Her forte was not triple jumps, although she did have a beautiful double axel and triple salchow, when they worked. Her technical prowess came from her speed, flow, attack and the quality of her edges. She jumped with a pointed toe in the air, had one of the best layback spins of the day (see YouTube of 1981 Worlds for an example) and possessed a “terrier-like energy”, according to one scribe. Like Toller Cranston, she had a very distinctive, tipped-forward entry to her triple salchow (her current pupil Alexandra Najarro shares the same trait) and had a flying camel that Dorothy Hamill would envy. She could express more with one hand-gesture or flick of the finger than many skaters could with their entire body.
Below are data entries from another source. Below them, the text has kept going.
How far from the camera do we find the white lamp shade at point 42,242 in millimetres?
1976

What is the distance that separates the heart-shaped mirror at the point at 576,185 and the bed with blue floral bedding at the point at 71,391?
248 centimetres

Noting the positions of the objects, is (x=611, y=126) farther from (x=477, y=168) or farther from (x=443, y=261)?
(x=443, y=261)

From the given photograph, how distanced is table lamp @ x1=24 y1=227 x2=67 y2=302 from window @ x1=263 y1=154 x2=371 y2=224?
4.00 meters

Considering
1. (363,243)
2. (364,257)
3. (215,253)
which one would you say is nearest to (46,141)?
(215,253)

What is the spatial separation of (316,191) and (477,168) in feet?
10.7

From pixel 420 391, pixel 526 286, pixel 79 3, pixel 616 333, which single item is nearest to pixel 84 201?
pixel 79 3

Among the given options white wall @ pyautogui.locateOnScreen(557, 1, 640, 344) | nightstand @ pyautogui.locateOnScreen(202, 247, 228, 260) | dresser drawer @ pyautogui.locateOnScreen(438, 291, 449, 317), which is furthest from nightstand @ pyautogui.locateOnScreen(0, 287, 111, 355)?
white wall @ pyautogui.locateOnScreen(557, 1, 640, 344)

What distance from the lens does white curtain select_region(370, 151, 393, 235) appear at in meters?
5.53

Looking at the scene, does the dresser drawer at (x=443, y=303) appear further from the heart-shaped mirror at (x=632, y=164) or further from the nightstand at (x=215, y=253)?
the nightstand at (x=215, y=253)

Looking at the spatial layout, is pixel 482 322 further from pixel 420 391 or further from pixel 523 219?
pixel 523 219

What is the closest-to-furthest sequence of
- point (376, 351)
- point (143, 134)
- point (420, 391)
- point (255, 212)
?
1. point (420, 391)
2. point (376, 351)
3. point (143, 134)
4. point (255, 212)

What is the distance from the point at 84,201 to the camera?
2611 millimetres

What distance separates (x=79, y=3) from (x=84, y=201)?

And her deep, flowing edges were a result of her expertise in compulsory figures: Ellen Burka said she was the best skater of figures she had ever seen (she finished 6th at the 1981 Worlds in figures at 13; at 18, she finished 5th at Worlds in figures but actually placed second in two of them).
That she retired at the relatively early age of 18 was disappointing for skating fans, but understandable for Wainman, who had endured a rollercoaster of a career, and had to re-learn her jumps at the age of 17. It was the classic child-star trajectory. Debbi Wilkes, the skating commentator, later said she had been a “sacrificial lamb”, after the Canadian Figure Skating Association (CFSA) sent her to the World Championships at the age of 12 and made her the sport’s poster child, heaping pressure and unrealistic expectations on her rather than nurturing her talent gradually; the media even declared her a favourite for the 1984 Olympic gold four years prematurely. “The CFSA took one of the best skaters this country has ever produced and destroyed her,” wrote Wilkes in her 1996 book, Ice Time. As her body changed, Wainman started to have trouble with her jumps, and lost her confidence. The CFSA withdrew her from international competitions and her motivation dropped. Her comeback, from 1984-1986, was a joy to watch, and one can only wish her career had gone on longer. Thankfully, she has gone on to success as a coach, so is continuing to contribute to the sport. These pages are designed to record the details of an incredible career, and pay tribute to a remarkable athlete, one who David Wilson once called “the unsung hero” of Canadian skating.